— INFORMATION SHOWN —
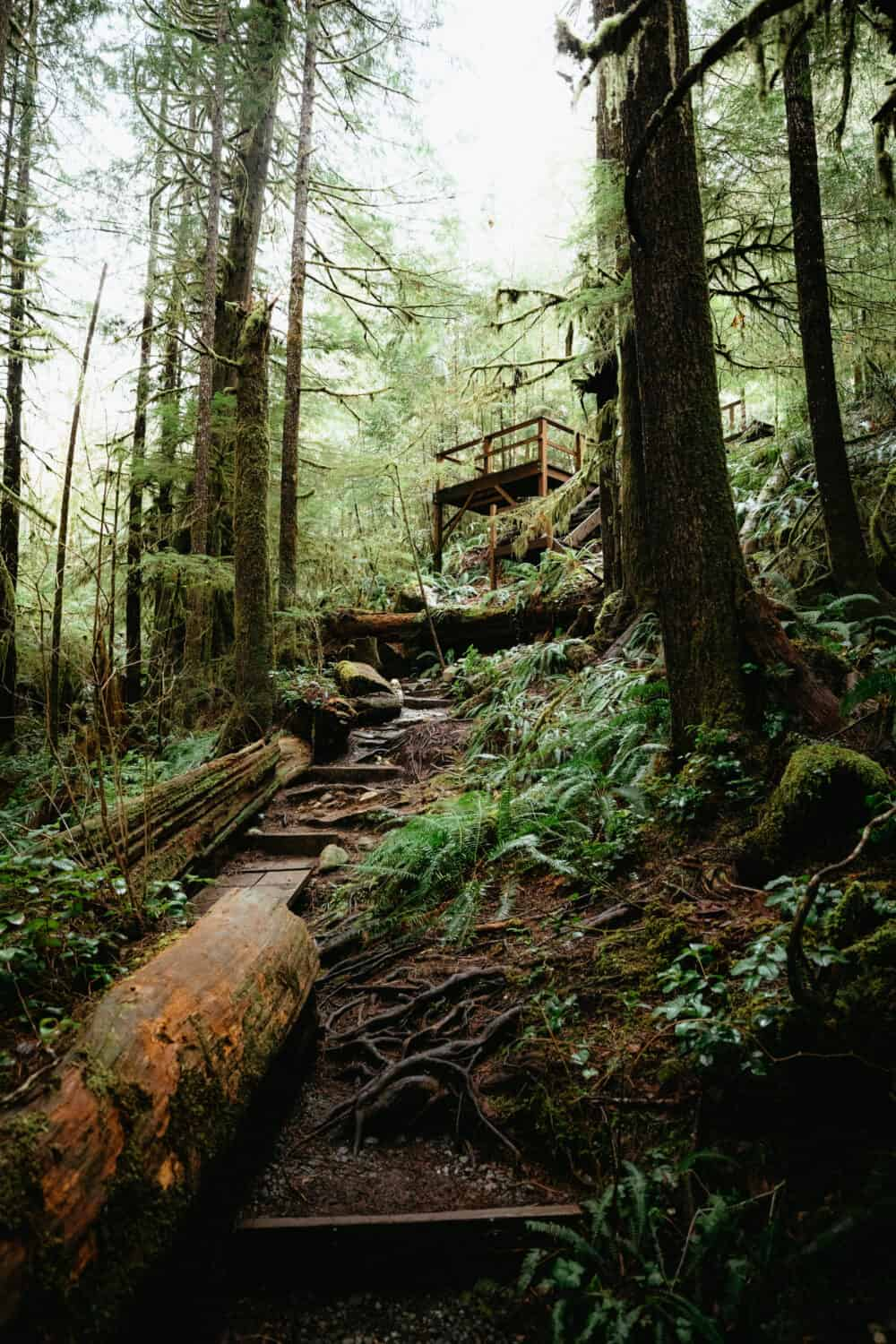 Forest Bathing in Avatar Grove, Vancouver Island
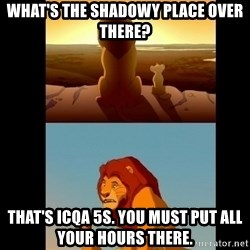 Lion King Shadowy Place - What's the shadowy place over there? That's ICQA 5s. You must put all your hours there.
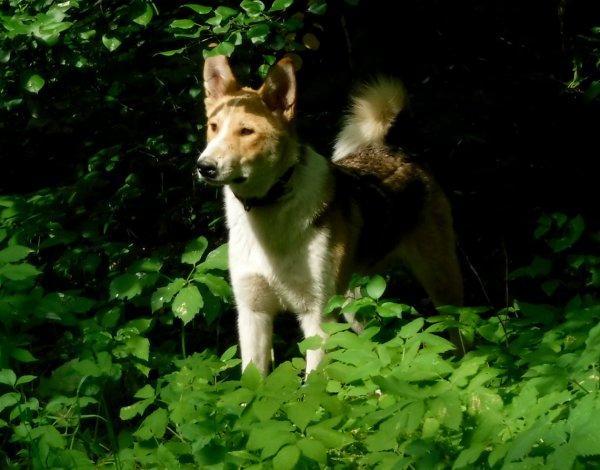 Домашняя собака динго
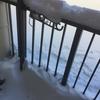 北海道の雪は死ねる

— WHAT TO DO —
Repeat the material above verbatim. Leave the pictures behind.

— YOUR SOLUTION —
 Forest Bathing in Avatar Grove, Vancouver Island
 Lion King Shadowy Place - What's the shadowy place over there? That's ICQA 5s. You must put all your hours there.
 Домашняя собака динго
 北海道の雪は死ねる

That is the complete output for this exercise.